Trump taglia i fondi ai “ribelli moderati”, ma non ai curdi

La decisione di Donald Trump di sospendere gli aiuti ai “ribelli moderati” in Siria è un grande successo diplomatico della Russia che ne conferma, sempre di più, il ruolo di potenza con strategie che non puntino all’azione militare aprioristica, ma al dialogo, alla pace e alla cooperazione.

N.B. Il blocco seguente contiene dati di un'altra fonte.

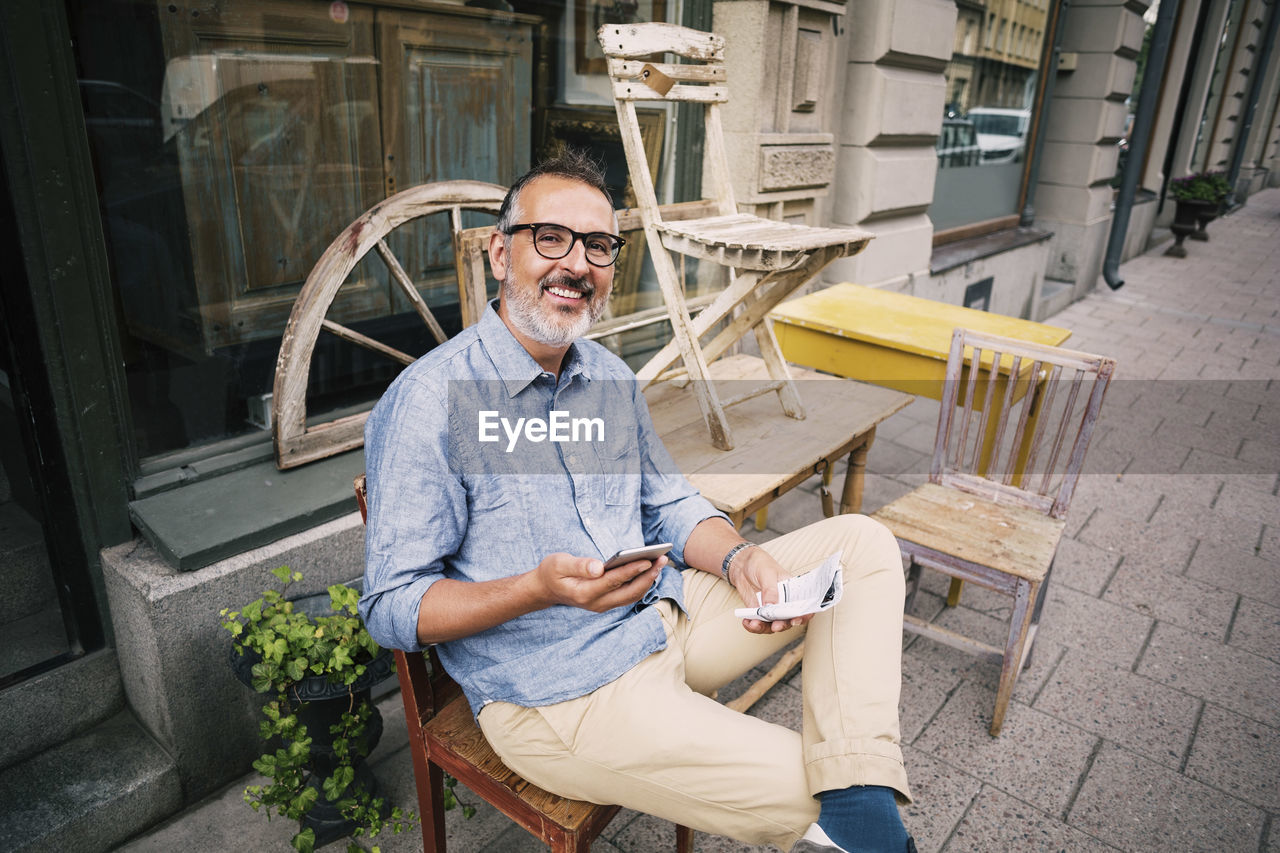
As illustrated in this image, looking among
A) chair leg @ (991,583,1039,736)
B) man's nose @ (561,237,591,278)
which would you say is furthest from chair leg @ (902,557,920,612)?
man's nose @ (561,237,591,278)

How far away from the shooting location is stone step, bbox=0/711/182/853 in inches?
76.8

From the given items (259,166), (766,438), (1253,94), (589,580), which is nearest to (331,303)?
(259,166)

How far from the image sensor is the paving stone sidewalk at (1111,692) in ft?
7.25

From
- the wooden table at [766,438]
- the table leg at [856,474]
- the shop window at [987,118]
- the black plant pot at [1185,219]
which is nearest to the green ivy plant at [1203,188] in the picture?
the black plant pot at [1185,219]

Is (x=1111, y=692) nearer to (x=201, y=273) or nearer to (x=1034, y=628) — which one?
(x=1034, y=628)

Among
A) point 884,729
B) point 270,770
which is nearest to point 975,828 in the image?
point 884,729

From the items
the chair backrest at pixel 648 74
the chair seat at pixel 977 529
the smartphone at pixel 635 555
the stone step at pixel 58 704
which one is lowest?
the stone step at pixel 58 704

Perché, che se ne dica, i meriti di tutto questo sono di Vladimir Putin e la sua leadership dimostrata durante il bilaterale avuto al G20 ad Amburgo. Tuttavia, è a breve termine; gli USA escono dalla porta e rientrano dalla finestra. Raqqa, infatti, in queste ore, è sotto assedio e quando sarà derattizzata dall’ISIS verrà probabilmente occupata dai separatisti curdi di YPG e SDF alla luce del supporto logistico a loro fornito dalla recente scesa in campo della NATO dopo il summit di Bruxelles tenutosi il 25 maggio. La capitale dello Stato Islamico, a livello geografico, dista parecchi chilometri dal territorio etnico curdo rappresentato da Kobane e parte della Turchia, ragion per cui la sua occupazione non rientra in una logica separatista o di liberazione, bensì di terrorismo proxy con fini imperialisti, favorito dalla presenza limitrofa di un numero sempre crescente di basi militari a stelle e strisce.

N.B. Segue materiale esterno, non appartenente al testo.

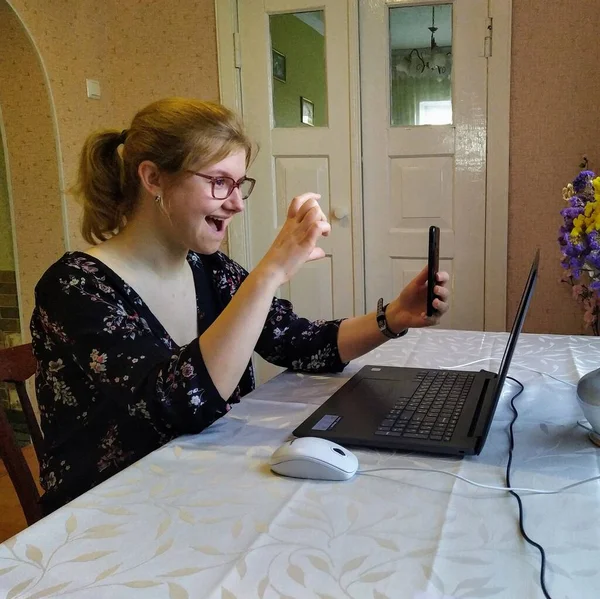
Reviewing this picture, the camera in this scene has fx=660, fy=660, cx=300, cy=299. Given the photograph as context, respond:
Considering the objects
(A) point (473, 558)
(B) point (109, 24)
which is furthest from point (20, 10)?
(A) point (473, 558)

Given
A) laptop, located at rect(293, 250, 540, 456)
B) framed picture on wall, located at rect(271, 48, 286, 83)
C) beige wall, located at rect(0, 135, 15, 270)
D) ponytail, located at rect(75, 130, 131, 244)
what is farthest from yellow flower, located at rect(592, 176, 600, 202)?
beige wall, located at rect(0, 135, 15, 270)

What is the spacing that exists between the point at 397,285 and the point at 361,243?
0.24 m

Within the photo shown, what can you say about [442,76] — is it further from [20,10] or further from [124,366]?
[124,366]

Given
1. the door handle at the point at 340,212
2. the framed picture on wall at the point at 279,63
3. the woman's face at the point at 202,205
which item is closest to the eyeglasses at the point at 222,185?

Gioire, giustamente, dell’abbandono della marmaglia takfira al suo destino ma, al contempo, soprassedere sull’occupazione curdo-statunitense del Rojava in un’ottica di un Kurdistan abusivo (e satellite) significa dichiarare guerra all’integrità territoriale della Siria e invaderne il territorio. Insomma, ci si rende complici, volente o nolente, dell’imperialismo.